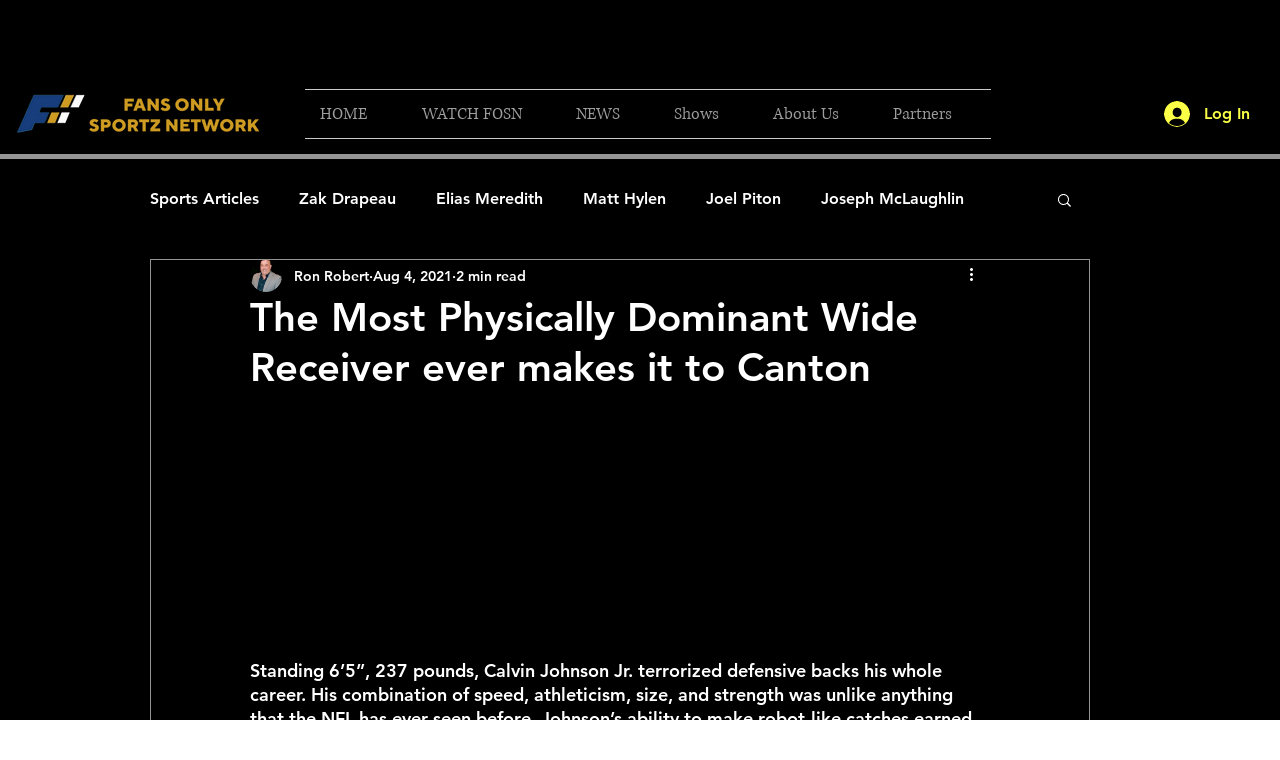

--- FILE ---
content_type: text/css; charset=utf-8
request_url: https://www.fansonlysportz.com/_serverless/pro-gallery-css-v4-server/layoutCss?ver=2&id=cdjaq-not-scoped&items=3493_1500_994&container=419_740_320_720&options=gallerySizeType:px%7CenableInfiniteScroll:true%7CtitlePlacement:SHOW_ON_HOVER%7CgridStyle:1%7CimageMargin:10%7CgalleryLayout:2%7CisVertical:false%7CnumberOfImagesPerRow:3%7CgallerySizePx:300%7CcubeRatio:1%7CcubeType:fill%7CgalleryThumbnailsAlignment:bottom%7CthumbnailSpacings:0
body_size: -248
content:
#pro-gallery-cdjaq-not-scoped [data-hook="item-container"][data-idx="0"].gallery-item-container{opacity: 1 !important;display: block !important;transition: opacity .2s ease !important;top: 0px !important;left: 0px !important;right: auto !important;height: 240px !important;width: 240px !important;} #pro-gallery-cdjaq-not-scoped [data-hook="item-container"][data-idx="0"] .gallery-item-common-info-outer{height: 100% !important;} #pro-gallery-cdjaq-not-scoped [data-hook="item-container"][data-idx="0"] .gallery-item-common-info{height: 100% !important;width: 100% !important;} #pro-gallery-cdjaq-not-scoped [data-hook="item-container"][data-idx="0"] .gallery-item-wrapper{width: 240px !important;height: 240px !important;margin: 0 !important;} #pro-gallery-cdjaq-not-scoped [data-hook="item-container"][data-idx="0"] .gallery-item-content{width: 240px !important;height: 240px !important;margin: 0px 0px !important;opacity: 1 !important;} #pro-gallery-cdjaq-not-scoped [data-hook="item-container"][data-idx="0"] .gallery-item-hover{width: 240px !important;height: 240px !important;opacity: 1 !important;} #pro-gallery-cdjaq-not-scoped [data-hook="item-container"][data-idx="0"] .item-hover-flex-container{width: 240px !important;height: 240px !important;margin: 0px 0px !important;opacity: 1 !important;} #pro-gallery-cdjaq-not-scoped [data-hook="item-container"][data-idx="0"] .gallery-item-wrapper img{width: 100% !important;height: 100% !important;opacity: 1 !important;} #pro-gallery-cdjaq-not-scoped .pro-gallery-prerender{height:240px !important;}#pro-gallery-cdjaq-not-scoped {height:240px !important; width:740px !important;}#pro-gallery-cdjaq-not-scoped .pro-gallery-margin-container {height:240px !important;}#pro-gallery-cdjaq-not-scoped .pro-gallery {height:240px !important; width:740px !important;}#pro-gallery-cdjaq-not-scoped .pro-gallery-parent-container {height:240px !important; width:750px !important;}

- - - - - - -

Exercise: Transcribe all of the lines above exactly as given. The pictures stay out.

Result of the task:
--- FILE ---
content_type: text/css; charset=utf-8
request_url: https://www.fansonlysportz.com/_serverless/pro-gallery-css-v4-server/layoutCss?ver=2&id=cdjaq-not-scoped&items=3493_1500_994&container=419_740_320_720&options=gallerySizeType:px%7CenableInfiniteScroll:true%7CtitlePlacement:SHOW_ON_HOVER%7CgridStyle:1%7CimageMargin:10%7CgalleryLayout:2%7CisVertical:false%7CnumberOfImagesPerRow:3%7CgallerySizePx:300%7CcubeRatio:1%7CcubeType:fill%7CgalleryThumbnailsAlignment:bottom%7CthumbnailSpacings:0
body_size: -248
content:
#pro-gallery-cdjaq-not-scoped [data-hook="item-container"][data-idx="0"].gallery-item-container{opacity: 1 !important;display: block !important;transition: opacity .2s ease !important;top: 0px !important;left: 0px !important;right: auto !important;height: 240px !important;width: 240px !important;} #pro-gallery-cdjaq-not-scoped [data-hook="item-container"][data-idx="0"] .gallery-item-common-info-outer{height: 100% !important;} #pro-gallery-cdjaq-not-scoped [data-hook="item-container"][data-idx="0"] .gallery-item-common-info{height: 100% !important;width: 100% !important;} #pro-gallery-cdjaq-not-scoped [data-hook="item-container"][data-idx="0"] .gallery-item-wrapper{width: 240px !important;height: 240px !important;margin: 0 !important;} #pro-gallery-cdjaq-not-scoped [data-hook="item-container"][data-idx="0"] .gallery-item-content{width: 240px !important;height: 240px !important;margin: 0px 0px !important;opacity: 1 !important;} #pro-gallery-cdjaq-not-scoped [data-hook="item-container"][data-idx="0"] .gallery-item-hover{width: 240px !important;height: 240px !important;opacity: 1 !important;} #pro-gallery-cdjaq-not-scoped [data-hook="item-container"][data-idx="0"] .item-hover-flex-container{width: 240px !important;height: 240px !important;margin: 0px 0px !important;opacity: 1 !important;} #pro-gallery-cdjaq-not-scoped [data-hook="item-container"][data-idx="0"] .gallery-item-wrapper img{width: 100% !important;height: 100% !important;opacity: 1 !important;} #pro-gallery-cdjaq-not-scoped .pro-gallery-prerender{height:240px !important;}#pro-gallery-cdjaq-not-scoped {height:240px !important; width:740px !important;}#pro-gallery-cdjaq-not-scoped .pro-gallery-margin-container {height:240px !important;}#pro-gallery-cdjaq-not-scoped .pro-gallery {height:240px !important; width:740px !important;}#pro-gallery-cdjaq-not-scoped .pro-gallery-parent-container {height:240px !important; width:750px !important;}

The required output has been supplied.